|2012 08 28 Labour Court recognises vulnerable workers’ plight|
WHILE amendments to the laws on regulating labour brokers are far from finalisation, the Department of Labour said on Monday it was happy the courts were extending protection to vulnerable workers in labour broking arrangements.
A recent labour court ruling recognised the vulnerability of workers in temporary employment as the "weakest and most vulnerable" in the triangular relationship encompassing the worker, the labour broker and its client.
It held that arbitrators and courts should not take all labour broking arrangements as "presumptively valid on face value as soon as a signed contract is put up by an employer".

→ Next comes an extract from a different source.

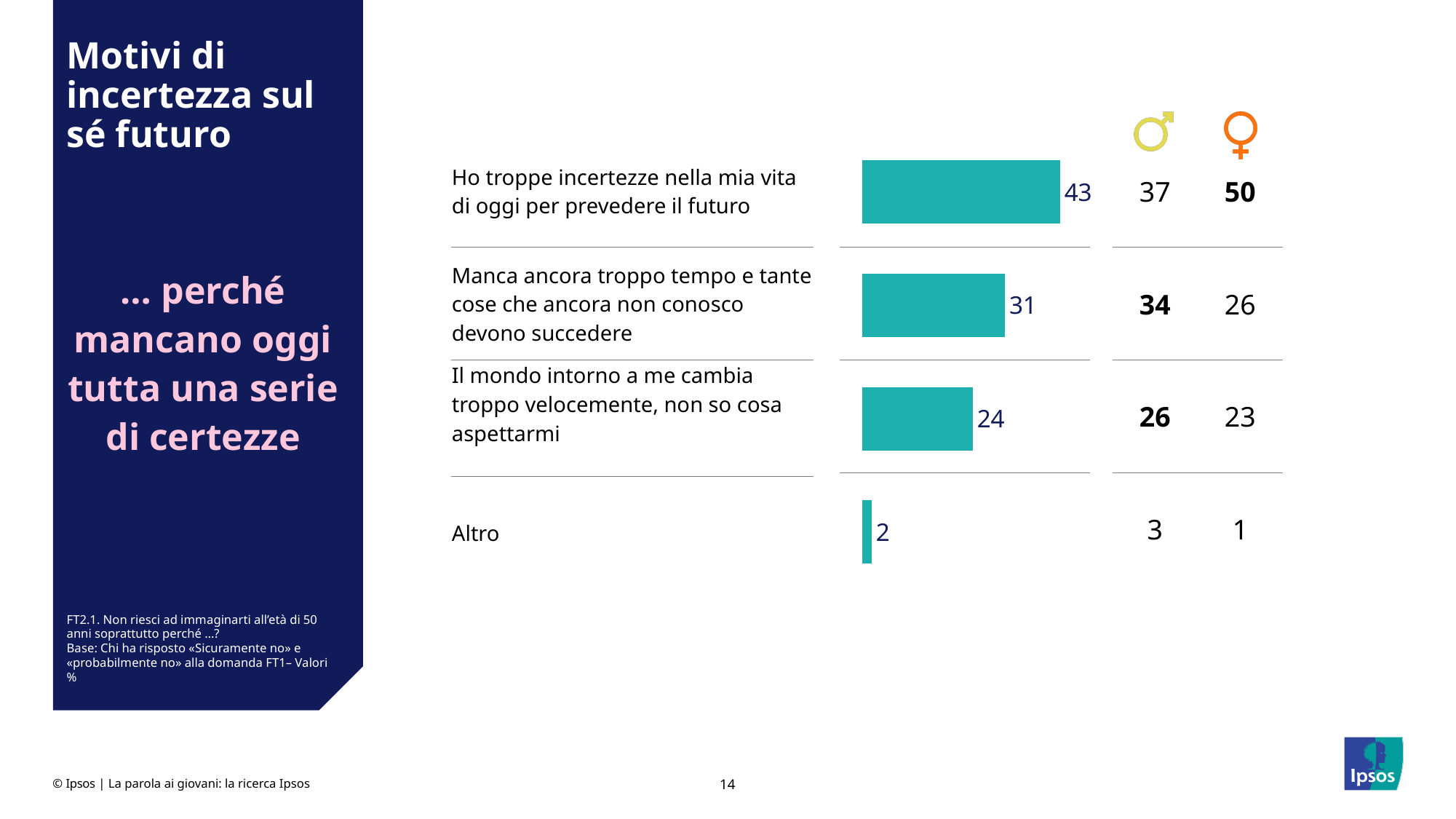
What is the value for "Altro"? 2 What is the difference between the female and male values for "Ho troppe incertezze nella mia vita di oggi per prevedere il futuro"? 13 Which is larger: the value for "Manca ancora troppo tempo e tante cose che ancora non conosco devono succedere" or for "Il mondo intorno a me cambia troppo velocemente, non so cosa aspettarmi"? Manca ancora troppo tempo e tante cose che ancora non conosco devono succedere What is the value for females (female symbol column) for "Ho troppe incertezze nella mia vita di oggi per prevedere il futuro"? 50 Which category has the highest value? Ho troppe incertezze nella mia vita di oggi per prevedere il futuro What is the value for males (male symbol column) for "Manca ancora troppo tempo e tante cose che ancora non conosco devono succedere"? 34 What is the value for "Ho troppe incertezze nella mia vita di oggi per prevedere il futuro"? 43 What is the value for "Il mondo intorno a me cambia troppo velocemente, non so cosa aspettarmi"? 24 Which category has the lowest value? Altro How many categories are shown in the bar chart? 4 What is the difference between the values for "Ho troppe incertezze nella mia vita di oggi per prevedere il futuro" and "Manca ancora troppo tempo e tante cose che ancora non conosco devono succedere"? 12 What kind of chart is shown on the slide? Bar chart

Regulating the labour broking environment has seen an emotional response from all quarters, with business and opposition parties warning that the changes would result in job losses, and the Congress of South African Trade Unions (Cosatu) calling for an outright ban of the practice.
But at the end of last month, the Labour Court in Cape Town handed down a judgment that showed an increasing willingness by the court to go beyond the "contractual relationship" between an employee and a labour broker.
The case involved an employee of the paper giant Mondi, who was hired by the company, but was told to sign a contract with a labour broker after two years, which he did. The employee, Khululekile Dyokwe, continued to work for Mondi for five and a half years and was then dismissed.
He referred the matter to the Commission for Conciliation, Mediation and Arbitration (CCMA) to determine who his true employer was at the time of his dismissal.
The CCMA found that the employer was the labour broker, Adecco, who after Mr Dyokwe's dismissal from Mondi told him he was too old for the company to place him in other employment.
He then took the matter to the Labour Court for review.
The Labour Court found that Mondi was the employer, and set aside the CCMA's earlier decision. The CCMA was also ordered to arbitrate the dismissal of Mr Dyokwe between him and Mondi.
A CCMA spokeswoman said on Monday the matter was set down for arbitration next month.
Imraan Mahomed, labour director at attorneys Eversheds, says the judgment shows the courts are prepared to come to the assistance of employees in the tripartite relationship and that they are prepared to "make every effort to afford labour protection" to vulnerable workers. He says the judgment sends a "strong signal" to labour brokers and their clients to make sure their relationships are "properly ordered in terms of the law". "If not, the client will face unfair dismissal and other forms of employment related liability," he says.
Audrey Johnson, senior associate at law firm Edward Nathan Sonnenbergs says that the importance of the judgment is in its view of the matter "beyond the contractual relationship".
Cosatu's parliamentary officer, Prakashnee Govender, says the case goes to the "heart" of how labour brokers work. She says they create "legal fictitious employment" which places a "wedge" between the workers and their "true employer", which in turn affects the workers' ability to assert their rights and reduces the "quality" of their employment.
Ms Johnson says this particular case shows that the transfer of employment to the labour broker is a "sham".
Department of Labour director for collective bargaining Thembinkosi Mkalipi, responding to the judgment on Monday, said it "confirmed" the department's intentions in terms of the proposed labour amendments before Parliament and once the amendments took effect, workers would be able to rely on existing legislation for protection without taking the matter to court. He said the department would like the amendments to be finalised as soon as possible.